◆ DOCUMENT SEGMENT
==============================
Because these potentially asynchronous operations are not needed most of the time. Midolman wraps Scala's Future monad in its own Urgent monad. Urgent represents potentially asynchronous results that are synchronous most of the time. When the result is readily available Urgent executes code linearly without touching Akka or the thread pool. When it's not, Urgent contains the Future that stopped the computation from completing synchronously.

These two Urgent outcomes are represented by its two subclasses: Ready and NotYet.

When a PacketWorkflow returns a NotYet, the DeduplicationActor will cancel the workflow and put it in the WaitingRoom.

The WaitingRoom has a limited capacity (given by the fact that very few packets should enter it). Packets will exit the waiting room when it's full, when they timeout, or when their wrapped Future completes. In the latter case, the DeduplicationActor will restart their PacketWorkflow from scratch.

It's important to note that the DeduplicationActor will throw away the result of the completed future, it will just use its successful completion as a signal that it can try to process the packet again. The implication is extremely important: when the packet is processed a second time, the piece of data (a virtual device, an ARP table entry, etc) which was missing the first time around needs to be locally cached the second time. Otherwise the packet would never be processed successfully.

Let's illustrate this point by outlining what happens when a device is found to be missing during packet processing:

  1. DeduplicationActor starts processing a packet, it starts running its simulation across the virtual topology.
  2. The packet enters a bridge. The VirtualTopologyActor hadn't heard of this bridge before. It returns a NotYet wrapping the future for the bridge.
  3. The packet is put in the waiting room.
  4. A while later, the bridge arrives. The VirtualTopologyActor saves the bridge in its local cache and completes the future that it returned above.
==============================
◆ PROMPT A
Reproduce the Midolman packet-processing passage word for word, from "Let's illustrate this" to "for the bridge.".
◆ PROMPT B
Pick up the Midolman packet-processing passage after its last sentence and keep writing it.

(Raw records)
==============================
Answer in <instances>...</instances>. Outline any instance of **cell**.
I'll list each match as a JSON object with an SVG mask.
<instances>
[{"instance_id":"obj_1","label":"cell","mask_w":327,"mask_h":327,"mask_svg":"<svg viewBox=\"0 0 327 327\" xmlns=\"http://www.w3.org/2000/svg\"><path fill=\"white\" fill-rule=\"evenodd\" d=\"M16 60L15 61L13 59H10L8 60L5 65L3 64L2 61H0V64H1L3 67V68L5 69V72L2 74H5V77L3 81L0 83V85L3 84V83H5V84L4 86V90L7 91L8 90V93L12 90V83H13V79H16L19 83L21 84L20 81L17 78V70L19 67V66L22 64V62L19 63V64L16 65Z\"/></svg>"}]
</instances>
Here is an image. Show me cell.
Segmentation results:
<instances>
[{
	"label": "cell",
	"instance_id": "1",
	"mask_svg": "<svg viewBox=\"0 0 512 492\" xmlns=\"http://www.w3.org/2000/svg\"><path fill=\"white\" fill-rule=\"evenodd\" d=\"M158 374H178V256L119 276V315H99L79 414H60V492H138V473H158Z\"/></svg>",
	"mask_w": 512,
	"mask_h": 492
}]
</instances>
==============================
◆ RIGHT ANSWER A
Let's illustrate this point by outlining what happens when a device is found to be missing during packet processing:

  1. DeduplicationActor starts processing a packet, it starts running its simulation across the virtual topology.
  2. The packet enters a bridge. The VirtualTopologyActor hadn't heard of this bridge before. It returns a NotYet wrapping the future for the bridge.

◆ RIGHT ANSWER B
  5. As the future completes, the DeduplicationActor takes the packet from the waiting room and starts its simulation again.
  6. The packet arrives to the same bridge again, this time the VirtualTopologyActor can return a Ready that contains the bridge, and the simulation can continue further along.

Flow creation and packet execution

From the PacketWorkflow's point of view, this is simply consists on executing calls on the OvsDatapathConnection. This transfers the requests to the output stage, covered below.

Back pressure from the FlowController

When the PacketWorkflow creates a new flow, it needs to notify the FlowController, who is responsible for all the associated bookkeeping.

The FlowController, being an actor and thus single-threaded, may process requests slower than the packet processing phase can send them. This condition is fatal, it will fill up the FlowController's mailbox and make midolman exhaust its memory.

To prevent this, there's a mechanism to apply back-pressure from the FlowController back onto the packet-processing stage (which will in turn apply back pressure to the input stage thanks to the HTB).

This mechanism solves a second need: a DeduplicationActor cannot unpend the duplicates for a flow match until the FlowController has added the new WildcardFlow to the wildcard flow table. Otherwise there would be a loophole in deduplication because new duplicates could come up from the kernel after the duplicates are unpended, and make its way into simulation if it reached the wildcard flow table before the WildcardFlow.

To solve both problems, each DeduplicationActor contains a small ActionsCache. The cache is simply a ringbuffer with flow matches and their actions. The cache acts as a second layer of deduplication. If a packet's match is found in the cache, the cached actions will be applied immediately without further processing.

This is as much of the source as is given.